- [EXERCISE OBJECTIVE] Print each of the lines below word for word, with no changes.

** Start of RECORDS FOR THE TASK **

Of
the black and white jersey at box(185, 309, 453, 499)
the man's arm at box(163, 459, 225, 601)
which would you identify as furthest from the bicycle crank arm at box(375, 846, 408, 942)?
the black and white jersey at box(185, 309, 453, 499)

** End of RECORDS FOR THE TASK **

- [RESULT OF THE TASK]
Of
the black and white jersey at box(185, 309, 453, 499)
the man's arm at box(163, 459, 225, 601)
which would you identify as furthest from the bicycle crank arm at box(375, 846, 408, 942)?
the black and white jersey at box(185, 309, 453, 499)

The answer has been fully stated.